Benoît Billot: “The seventh day is made for humans to experience a new side of their life”

This Sunday morning, I saw them enter the chapel, upright, relaxed and happy to share their great vacation moments with others. I guess, through their words, that some went to the end of the world to find an expatriate child, or had a good time with their family in their vacation home, or even rented a cottage and spent their days on the beach. or in water games…

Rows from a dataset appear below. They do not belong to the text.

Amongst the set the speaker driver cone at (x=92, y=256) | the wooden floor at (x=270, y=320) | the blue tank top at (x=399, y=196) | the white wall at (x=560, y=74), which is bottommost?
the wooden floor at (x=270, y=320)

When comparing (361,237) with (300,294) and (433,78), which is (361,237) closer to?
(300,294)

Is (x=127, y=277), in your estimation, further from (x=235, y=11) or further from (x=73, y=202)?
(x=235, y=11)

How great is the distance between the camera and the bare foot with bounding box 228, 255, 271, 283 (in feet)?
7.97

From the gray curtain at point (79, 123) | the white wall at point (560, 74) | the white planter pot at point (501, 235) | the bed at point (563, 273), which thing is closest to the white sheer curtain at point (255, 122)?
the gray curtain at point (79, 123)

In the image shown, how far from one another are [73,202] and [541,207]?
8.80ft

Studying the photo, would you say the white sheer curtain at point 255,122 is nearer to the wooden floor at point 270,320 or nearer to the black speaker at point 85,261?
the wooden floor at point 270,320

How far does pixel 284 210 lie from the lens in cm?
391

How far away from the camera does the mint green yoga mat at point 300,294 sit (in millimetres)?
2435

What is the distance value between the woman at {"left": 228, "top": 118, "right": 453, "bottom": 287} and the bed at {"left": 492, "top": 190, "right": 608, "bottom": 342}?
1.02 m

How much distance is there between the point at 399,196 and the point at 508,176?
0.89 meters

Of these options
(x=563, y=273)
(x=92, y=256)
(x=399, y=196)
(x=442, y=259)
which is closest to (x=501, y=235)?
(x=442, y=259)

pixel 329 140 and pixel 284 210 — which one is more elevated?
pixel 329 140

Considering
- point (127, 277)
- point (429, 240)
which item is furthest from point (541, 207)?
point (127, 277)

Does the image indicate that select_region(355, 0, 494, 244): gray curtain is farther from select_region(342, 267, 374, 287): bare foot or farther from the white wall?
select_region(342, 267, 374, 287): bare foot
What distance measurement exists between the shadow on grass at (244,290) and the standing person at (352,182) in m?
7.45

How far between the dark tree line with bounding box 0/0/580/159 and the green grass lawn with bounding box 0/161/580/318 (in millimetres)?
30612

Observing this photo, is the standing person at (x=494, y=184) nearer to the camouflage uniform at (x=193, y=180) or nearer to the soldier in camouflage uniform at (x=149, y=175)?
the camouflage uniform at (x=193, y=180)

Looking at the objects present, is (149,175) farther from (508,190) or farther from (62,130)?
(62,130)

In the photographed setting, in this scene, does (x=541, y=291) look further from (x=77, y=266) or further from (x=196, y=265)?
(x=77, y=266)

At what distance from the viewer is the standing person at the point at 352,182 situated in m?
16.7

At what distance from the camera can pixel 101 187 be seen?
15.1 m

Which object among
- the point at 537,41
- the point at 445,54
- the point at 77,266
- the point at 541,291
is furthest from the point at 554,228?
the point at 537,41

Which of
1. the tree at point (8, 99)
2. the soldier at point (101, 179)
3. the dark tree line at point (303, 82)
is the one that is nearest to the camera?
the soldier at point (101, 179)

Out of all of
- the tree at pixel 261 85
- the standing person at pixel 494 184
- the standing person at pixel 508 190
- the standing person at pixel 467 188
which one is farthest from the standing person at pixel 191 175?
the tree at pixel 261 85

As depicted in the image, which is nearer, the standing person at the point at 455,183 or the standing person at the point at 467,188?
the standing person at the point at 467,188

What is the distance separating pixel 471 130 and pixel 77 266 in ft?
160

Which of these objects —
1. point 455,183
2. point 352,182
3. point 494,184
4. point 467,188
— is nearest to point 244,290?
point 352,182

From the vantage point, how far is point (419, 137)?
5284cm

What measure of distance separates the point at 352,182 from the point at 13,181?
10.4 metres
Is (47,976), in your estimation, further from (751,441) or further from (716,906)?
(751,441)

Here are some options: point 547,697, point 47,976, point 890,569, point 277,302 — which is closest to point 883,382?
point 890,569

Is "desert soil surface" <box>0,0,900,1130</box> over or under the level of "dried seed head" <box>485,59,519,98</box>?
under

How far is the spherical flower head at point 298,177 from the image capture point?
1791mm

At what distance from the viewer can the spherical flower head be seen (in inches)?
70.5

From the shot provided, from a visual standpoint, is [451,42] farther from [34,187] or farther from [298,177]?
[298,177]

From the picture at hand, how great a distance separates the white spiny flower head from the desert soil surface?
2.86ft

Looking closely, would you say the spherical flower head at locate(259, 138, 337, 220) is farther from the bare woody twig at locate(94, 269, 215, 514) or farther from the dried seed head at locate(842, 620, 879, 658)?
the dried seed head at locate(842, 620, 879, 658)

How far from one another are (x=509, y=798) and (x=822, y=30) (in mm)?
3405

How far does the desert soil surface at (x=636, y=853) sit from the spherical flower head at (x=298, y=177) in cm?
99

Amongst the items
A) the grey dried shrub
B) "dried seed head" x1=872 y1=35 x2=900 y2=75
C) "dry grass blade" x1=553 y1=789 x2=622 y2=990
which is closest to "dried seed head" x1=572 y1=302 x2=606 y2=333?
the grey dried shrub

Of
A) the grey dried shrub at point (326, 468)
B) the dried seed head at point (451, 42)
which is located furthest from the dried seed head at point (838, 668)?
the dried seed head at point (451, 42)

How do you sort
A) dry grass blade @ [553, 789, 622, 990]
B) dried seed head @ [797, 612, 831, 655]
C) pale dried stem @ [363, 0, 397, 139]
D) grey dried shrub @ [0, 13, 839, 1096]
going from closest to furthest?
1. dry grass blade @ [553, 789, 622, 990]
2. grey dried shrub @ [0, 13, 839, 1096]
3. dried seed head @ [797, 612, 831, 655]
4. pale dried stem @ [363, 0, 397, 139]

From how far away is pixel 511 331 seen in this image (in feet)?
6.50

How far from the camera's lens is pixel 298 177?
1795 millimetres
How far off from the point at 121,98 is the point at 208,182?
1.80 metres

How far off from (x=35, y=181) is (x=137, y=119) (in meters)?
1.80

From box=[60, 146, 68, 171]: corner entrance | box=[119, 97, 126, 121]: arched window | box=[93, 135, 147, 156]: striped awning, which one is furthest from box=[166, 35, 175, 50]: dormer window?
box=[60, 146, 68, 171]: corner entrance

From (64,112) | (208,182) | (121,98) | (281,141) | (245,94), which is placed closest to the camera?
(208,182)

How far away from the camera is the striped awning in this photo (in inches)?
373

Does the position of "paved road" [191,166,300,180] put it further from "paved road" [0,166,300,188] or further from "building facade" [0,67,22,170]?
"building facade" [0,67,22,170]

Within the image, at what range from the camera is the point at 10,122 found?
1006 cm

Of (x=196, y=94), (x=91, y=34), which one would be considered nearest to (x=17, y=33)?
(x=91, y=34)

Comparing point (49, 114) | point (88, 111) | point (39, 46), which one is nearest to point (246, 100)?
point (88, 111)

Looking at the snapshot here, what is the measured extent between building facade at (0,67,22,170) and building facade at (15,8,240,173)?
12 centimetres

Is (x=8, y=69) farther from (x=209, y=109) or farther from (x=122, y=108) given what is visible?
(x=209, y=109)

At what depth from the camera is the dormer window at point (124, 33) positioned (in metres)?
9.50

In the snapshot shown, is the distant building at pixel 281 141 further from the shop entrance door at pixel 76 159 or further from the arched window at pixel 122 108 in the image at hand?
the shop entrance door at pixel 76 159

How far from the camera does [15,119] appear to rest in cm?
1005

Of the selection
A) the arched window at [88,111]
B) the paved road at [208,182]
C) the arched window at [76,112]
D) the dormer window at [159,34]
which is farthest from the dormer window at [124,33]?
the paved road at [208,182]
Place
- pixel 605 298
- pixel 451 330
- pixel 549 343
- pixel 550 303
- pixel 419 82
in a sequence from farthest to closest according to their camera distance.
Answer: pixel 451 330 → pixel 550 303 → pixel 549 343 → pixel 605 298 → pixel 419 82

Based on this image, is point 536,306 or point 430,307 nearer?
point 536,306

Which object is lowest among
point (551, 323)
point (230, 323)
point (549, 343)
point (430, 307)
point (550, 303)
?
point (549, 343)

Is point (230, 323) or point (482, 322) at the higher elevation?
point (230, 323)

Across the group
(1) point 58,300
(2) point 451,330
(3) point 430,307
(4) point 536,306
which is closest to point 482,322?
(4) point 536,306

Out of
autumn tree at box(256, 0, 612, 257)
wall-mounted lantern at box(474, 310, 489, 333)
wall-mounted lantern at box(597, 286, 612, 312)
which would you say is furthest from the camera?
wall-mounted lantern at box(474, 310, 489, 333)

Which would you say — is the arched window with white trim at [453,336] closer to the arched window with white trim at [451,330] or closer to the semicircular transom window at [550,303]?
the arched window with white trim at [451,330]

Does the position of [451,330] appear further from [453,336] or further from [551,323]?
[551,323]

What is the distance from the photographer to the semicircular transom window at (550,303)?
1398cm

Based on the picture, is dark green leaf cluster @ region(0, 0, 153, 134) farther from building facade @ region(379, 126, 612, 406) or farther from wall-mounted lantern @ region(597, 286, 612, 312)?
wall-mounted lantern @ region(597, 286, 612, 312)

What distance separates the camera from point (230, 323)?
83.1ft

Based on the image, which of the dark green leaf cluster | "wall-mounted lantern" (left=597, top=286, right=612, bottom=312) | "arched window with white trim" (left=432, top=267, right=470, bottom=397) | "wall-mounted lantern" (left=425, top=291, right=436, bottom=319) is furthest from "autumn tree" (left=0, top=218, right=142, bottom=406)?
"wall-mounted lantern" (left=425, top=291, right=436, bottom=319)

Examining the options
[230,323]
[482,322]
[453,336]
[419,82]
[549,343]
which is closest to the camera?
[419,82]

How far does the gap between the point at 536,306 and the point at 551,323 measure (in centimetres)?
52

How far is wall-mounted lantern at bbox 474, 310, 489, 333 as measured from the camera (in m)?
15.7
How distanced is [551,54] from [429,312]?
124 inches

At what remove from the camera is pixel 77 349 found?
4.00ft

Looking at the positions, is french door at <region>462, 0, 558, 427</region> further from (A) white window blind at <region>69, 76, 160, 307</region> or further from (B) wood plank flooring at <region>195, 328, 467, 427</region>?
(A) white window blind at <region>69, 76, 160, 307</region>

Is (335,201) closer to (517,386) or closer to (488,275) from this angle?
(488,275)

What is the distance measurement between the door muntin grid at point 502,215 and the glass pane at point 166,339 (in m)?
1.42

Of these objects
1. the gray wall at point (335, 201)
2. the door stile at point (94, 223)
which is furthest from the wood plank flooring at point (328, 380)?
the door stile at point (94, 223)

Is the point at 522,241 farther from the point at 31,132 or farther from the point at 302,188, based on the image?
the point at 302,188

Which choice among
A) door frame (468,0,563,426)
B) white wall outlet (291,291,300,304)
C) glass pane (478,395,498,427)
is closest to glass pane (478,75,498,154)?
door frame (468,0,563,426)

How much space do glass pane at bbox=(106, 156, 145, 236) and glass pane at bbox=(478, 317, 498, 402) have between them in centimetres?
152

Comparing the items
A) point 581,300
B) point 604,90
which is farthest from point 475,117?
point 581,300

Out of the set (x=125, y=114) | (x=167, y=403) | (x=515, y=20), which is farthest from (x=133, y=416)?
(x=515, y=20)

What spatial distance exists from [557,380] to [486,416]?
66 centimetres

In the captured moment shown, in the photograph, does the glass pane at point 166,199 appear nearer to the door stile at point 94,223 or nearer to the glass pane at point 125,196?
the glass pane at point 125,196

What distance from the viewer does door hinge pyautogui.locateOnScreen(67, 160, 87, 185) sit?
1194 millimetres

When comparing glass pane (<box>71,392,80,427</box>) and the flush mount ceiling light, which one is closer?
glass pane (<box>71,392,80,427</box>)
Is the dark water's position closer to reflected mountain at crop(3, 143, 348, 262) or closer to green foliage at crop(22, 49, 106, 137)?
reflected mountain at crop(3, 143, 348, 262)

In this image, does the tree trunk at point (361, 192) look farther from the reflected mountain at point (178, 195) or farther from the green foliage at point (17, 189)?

Others surprise me: they have experienced another adventure: mountain races where the savagery and beauty immobilize you in amazement. Discovery courses where you enter new worlds that upset your usual patterns. Retreats in the abbey, where you gently lay down your arms, letting yourself be carried away in the joy of a sacred Presence, etc.

“Go to you! »

It is probable that this was not always the case, and that it happened to each of us to go through the summer rather like a time burned by the sun, the speed, an all-consuming passion, therefore an escape from oneself in excesses of all kinds. But, time having done its work, happy are those who have spent their summer in the presence to themselves, attentive to the inner resonances that events had in them; with, even if it is foreign to them, the word of God to Abraham: “Go to you! » These have fully lived these great moments which transformed them without letting them devitalize little by little into good memories, by locking them up in archives of photos or videos.

A day made for humans

The Bible inaugurates human history with this fabulous first chapter of Genesis where all the elements of our cosmos appear successively. And us, the sixth day. The second chapter follows, where it is written: “On the seventh day, God put an end to his work of creation. He rested from all his activity on the seventh day. God blessed the seventh day and made it holy. »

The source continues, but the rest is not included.